● **Passage**
[Start of section]
Cover Up or Stuff Up?
22 May 2002

REPORTER: Geoff Parish

This is the sharp end of Australia's tough policy to deter asylum seekers, known as Operation Relex. A unit from HMAS 'Arunta' has boarded a boat and is taking it back to Indonesia. The asylum seekers are angry, confused and desperate. One man throws himself into the water. A child is held up. Operation Relex was top secret until the Senate began its inquiry into "A Certain Maritime Incident". Unofficially, it's called "the children overboard inquiry". Now, Australia's most senior naval commanders and public servants are being grilled. The committee wants to know how Operation Relex works, the chain of command and where information flows. Rear Admiral Geoffrey Smith is Australia's Maritime Commander.

SENATOR ANDREW BARTLET, DEMOCRATS: Just in terms of the range of your commands with Operation Relex, does that include all of the vessels patrolling the regions? Does that include the Orion aircraft as well as navy vessels?


SENATOR ANDREW BARTLETT: So you would be aware of that their movements are and what they see. They would be providing reports to you as well?

REAR ADMIRAL GEOFFREY SMITH: Yes, that is correct. There were RAAF P3s, and there were also Coastwatch aircraft which were working to us for this operation.

Operation Relex has thrown a surveillance and naval interception net over the north-west approaches to Australia that extends almost to Indonesia.

REAR ADMIRAL GEOFFREY SMITH: You must look at this operation in all dimensions. The air surveillance was being conducted up near the Indonesian archipelago, as close as 30-odd miles, and south from there. The ships, however, were positioned where we felt them best positioned to maximise our chances of interception.

Australia also gathers intelligence in Indonesia's ports and along the coastline. And it's not just a military operation. Above all this sits the Government's People Smuggling Task Force. It feeds information and operational advice to the highest levels, including the Prime Minister's Office. Operation Relex has so far intercepted 12 suspected illegal entry vessels, known by their acronym as SIEV's. But on May 1, the inquiry dealt with a vessel known as SIEV-X that sank, killing 353 people.

TONY KEVIN, FORMER DIPLOMAT: I greatly admire the professionalism, camaraderie and integrity of the navy and of the Australian Defence Force as a whole.
[End of section]
● **The data**
[Start of section]
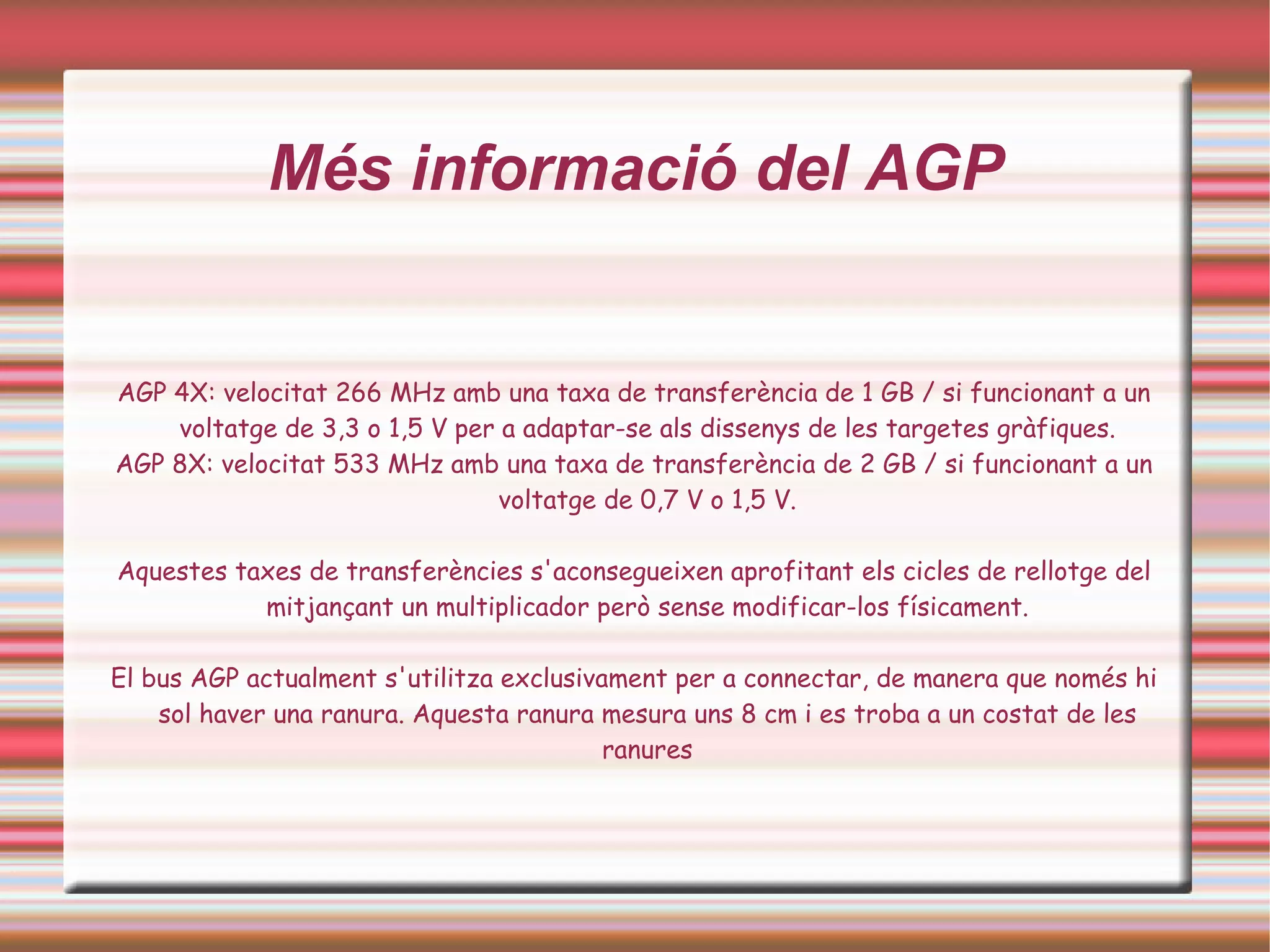 Més informació del AGP

AGP 4X: velocitat 266 MHz amb una taxa de transferència de 1 GB / si funcionant a un voltatge de 3,3 o 1,5 V per a adaptar-se als dissenys de les targetes gràfiques.
AGP 8X: velocitat 533 MHz amb una taxa de transferència de 2 GB / si funcionant a un voltatge de 0,7 V o 1,5 V.

Aquestes taxes de transferències s'aconsegueixen aprofitant els cicles de rellotge del mitjançant un multiplicador però sense modificar-los físicament.

El bus AGP actualment s'utilitza exclusivament per a connectar, de manera que només hi sol haver una ranura. Aquesta ranura mesura uns 8 cm i es troba a un costat de les ranures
[End of section]
Extend the transcript about Operation Relex from its last line onward. The records aren't needed for this work.

Tony Kevin, former Australian ambassador to Cambodia, appeared before the inquiry and made some disturbing assertions.

TONY KEVIN: Something went seriously wrong in the information chain in Australia's border protection system during October 2001 that had terrible human life consequences.

Kevin reminded the inquiry that SIEV-X had been grossly overloaded with people forced to board under duress. After sailing for about a day and a half, it sank on October 19 last year. There were only 44 survivors. One was Sundous Ismael. She lost her three young children and her sister. Her picture was flashed around Australia and around the world. Her grief humanised the plight of the asylum seekers. She'll never forget the moment the boat went down.

SUNDOUS ISMAEL, SURVIVOR (Translation): Then a big wave struck us from the side and we sank. All of us, children, women and men. The men had been standing on one side in order to balance the boat. Those men fell straight into the sea. The children were sliding off into the sea.

It was by far the largest loss of life in people smuggling operations to Australia. Tony Kevin's highly controversial view is that Australia must have known about the vessel and should have done something.

TONY KEVIN: There were many ways that Australia might have acted to prevent the loss of 353 lives, if that information had come to Canberra in time and if it had been properly handled in Canberra at the time it sank.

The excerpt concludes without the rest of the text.